TO DO ▸ From the records below, state how many lines include the word "name", giving only that number.

THE INPUT ▸
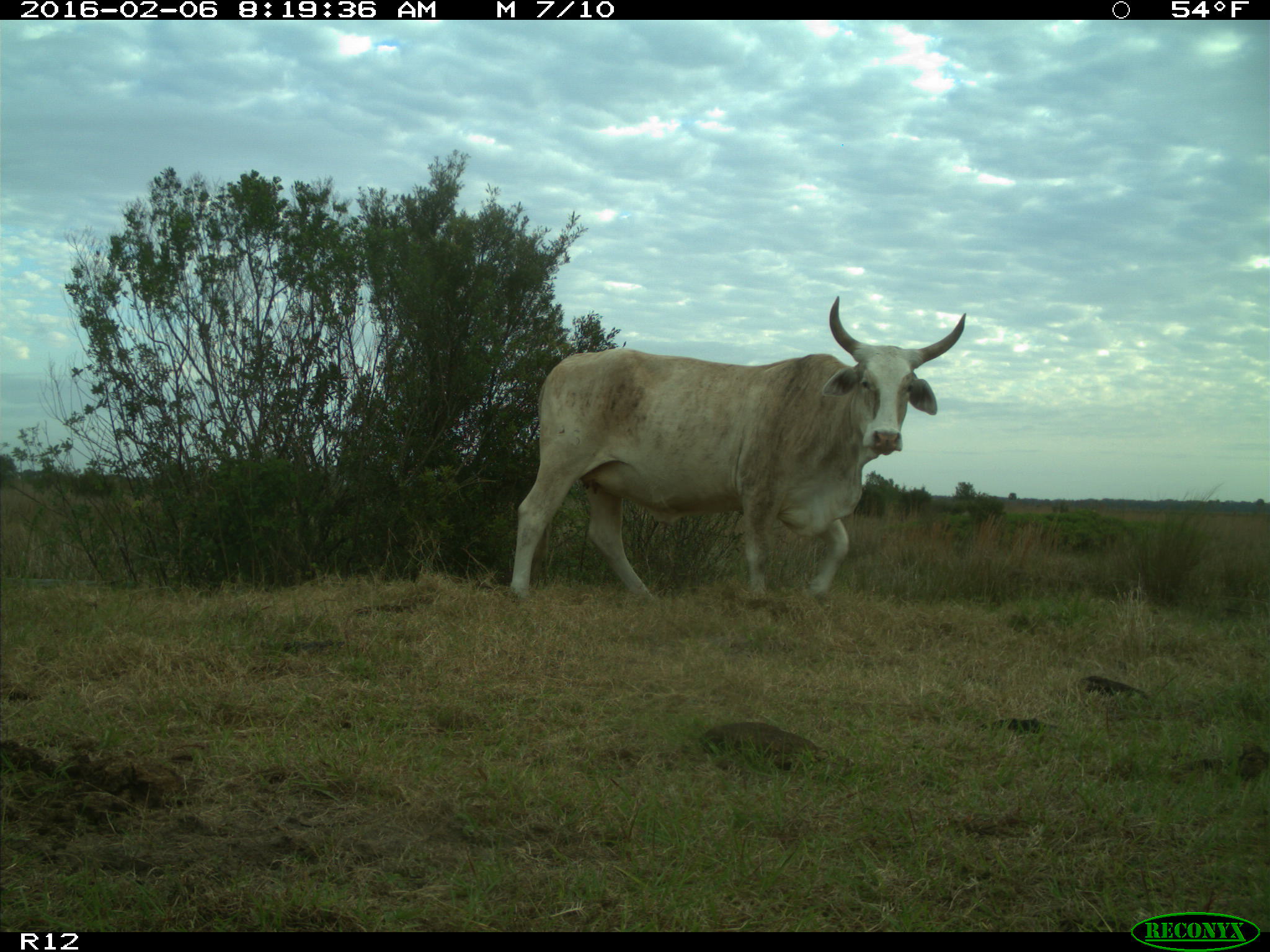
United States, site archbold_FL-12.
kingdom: Animalia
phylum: Chordata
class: Mammalia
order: Artiodactyla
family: Bovidae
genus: Bos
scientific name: Bos taurus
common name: domestic cow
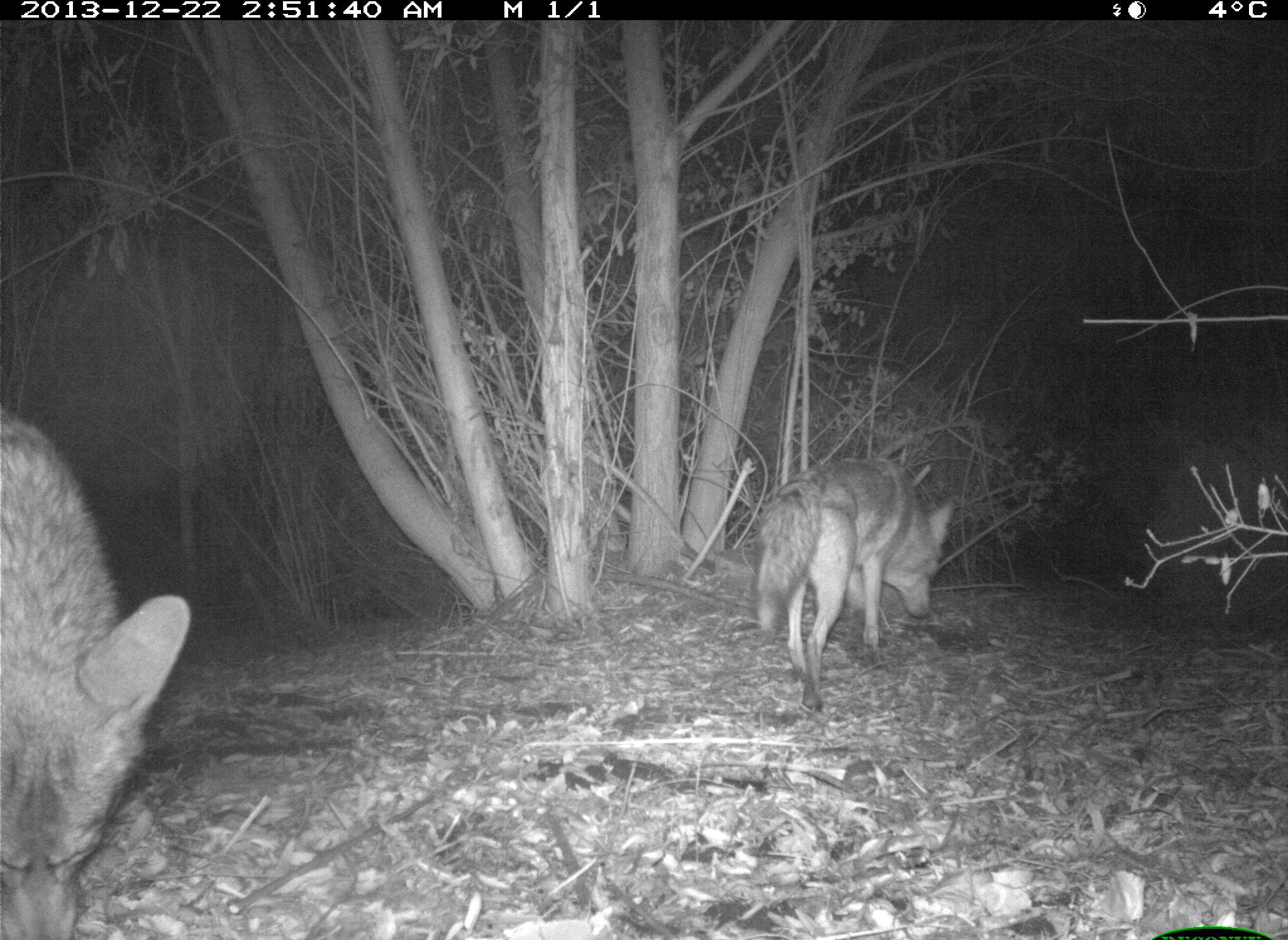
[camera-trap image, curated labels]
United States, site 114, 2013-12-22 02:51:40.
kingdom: Animalia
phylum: Chordata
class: Mammalia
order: Carnivora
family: Canidae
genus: Canis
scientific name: Canis latrans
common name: coyote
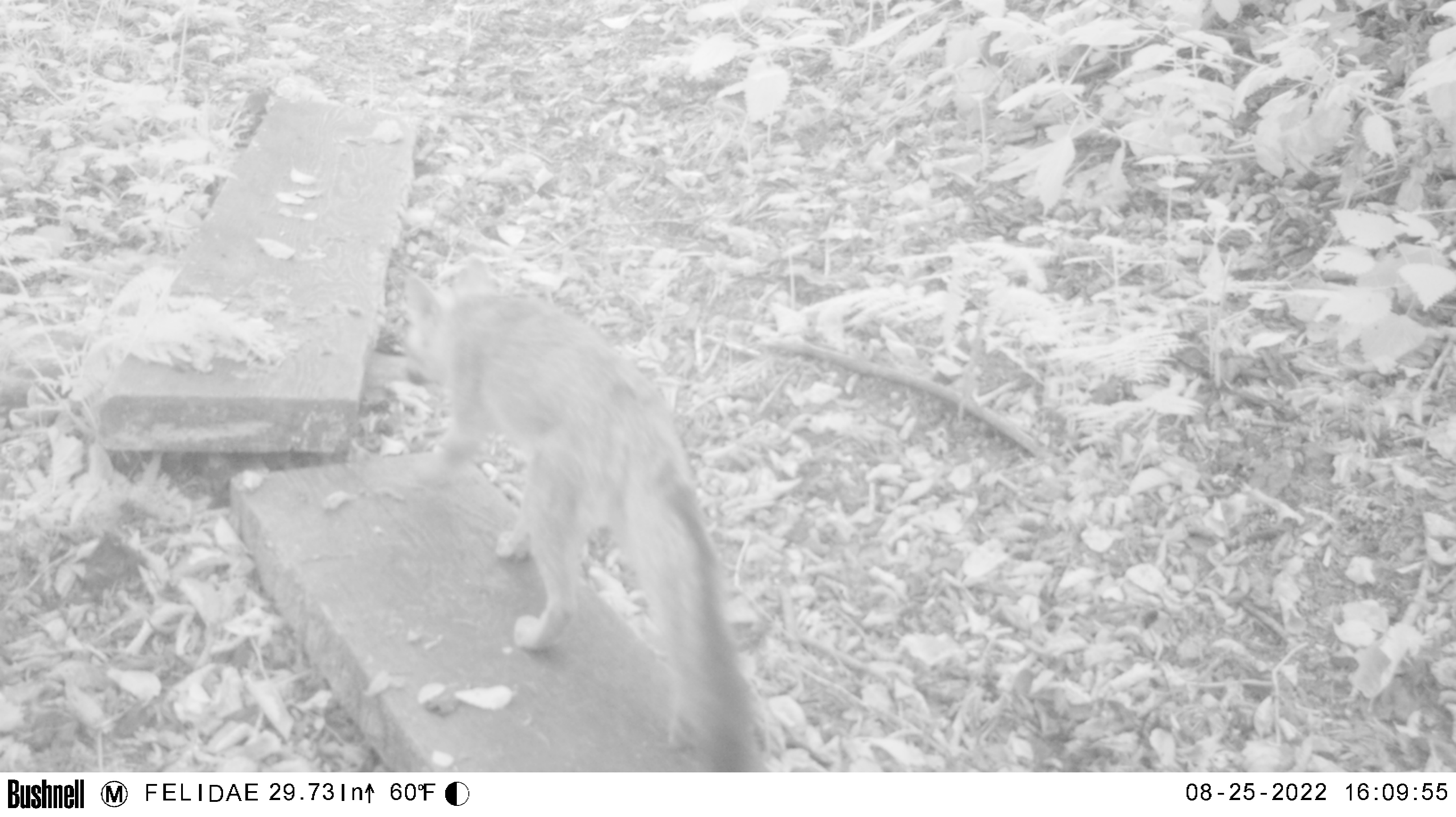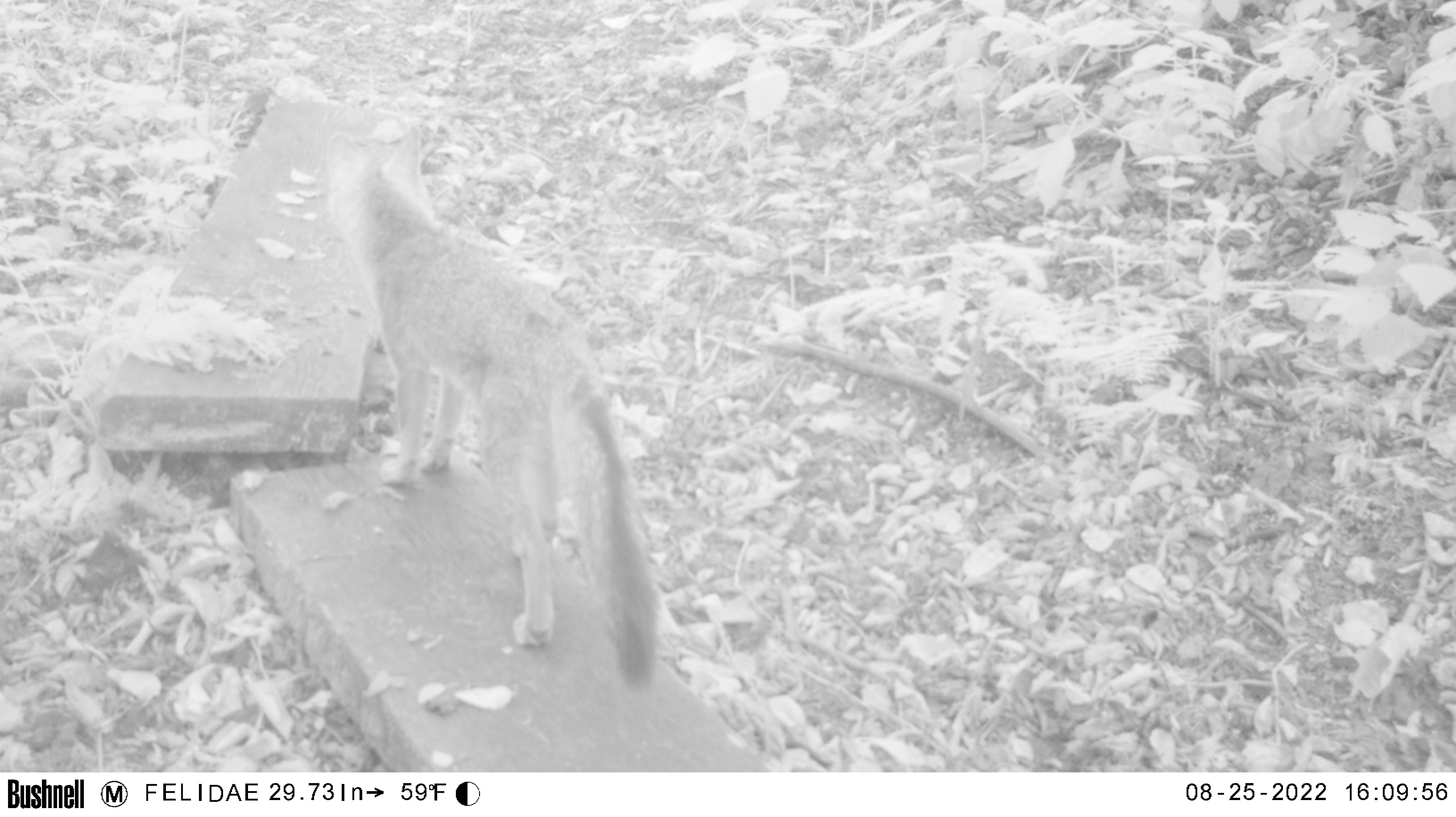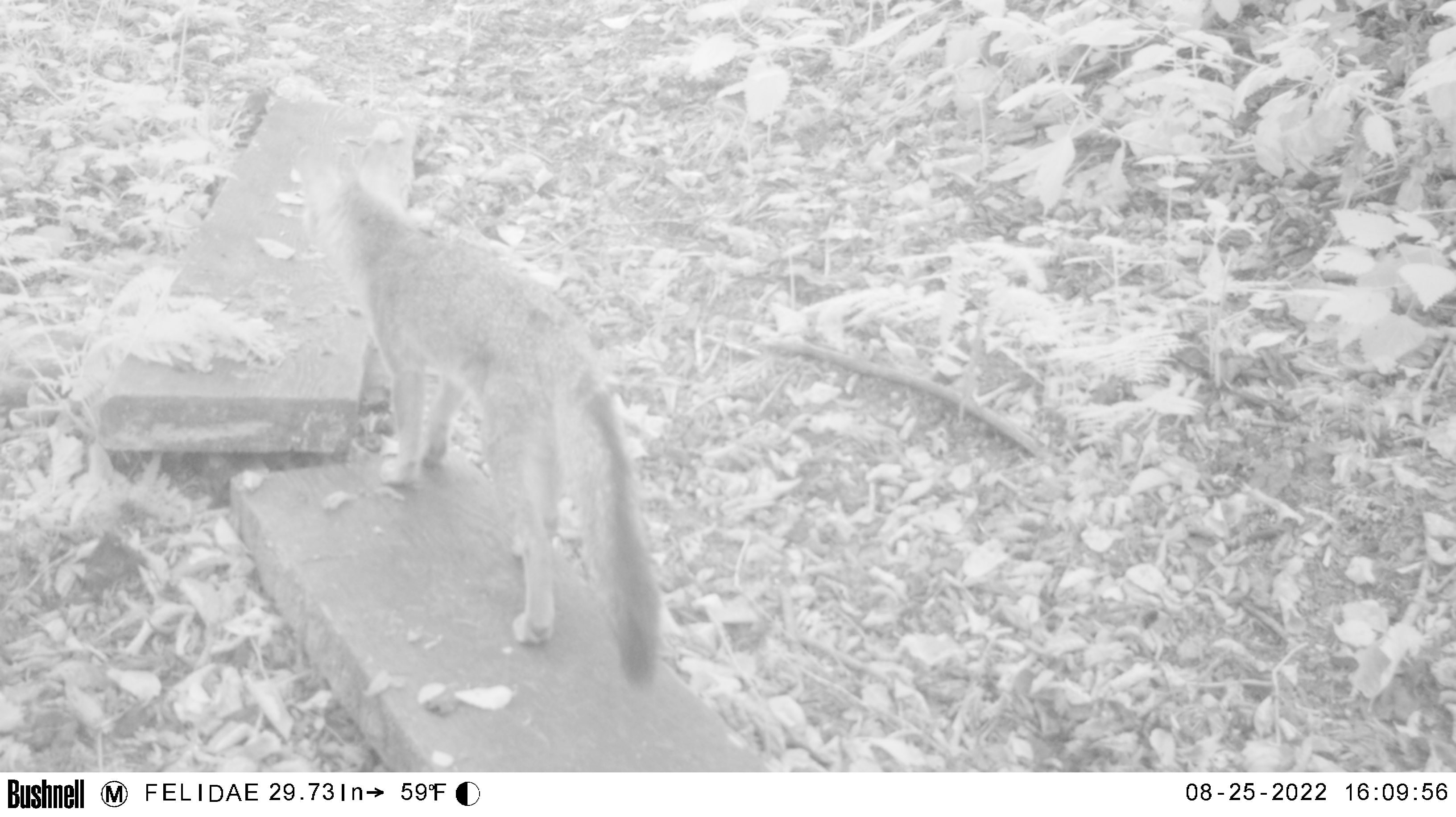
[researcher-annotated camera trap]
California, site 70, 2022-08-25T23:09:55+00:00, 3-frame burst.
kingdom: Animalia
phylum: Chordata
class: Mammalia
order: Carnivora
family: Canidae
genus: Urocyon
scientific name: Urocyon cinereoargenteus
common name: gray fox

TASK ANSWER ▸ 6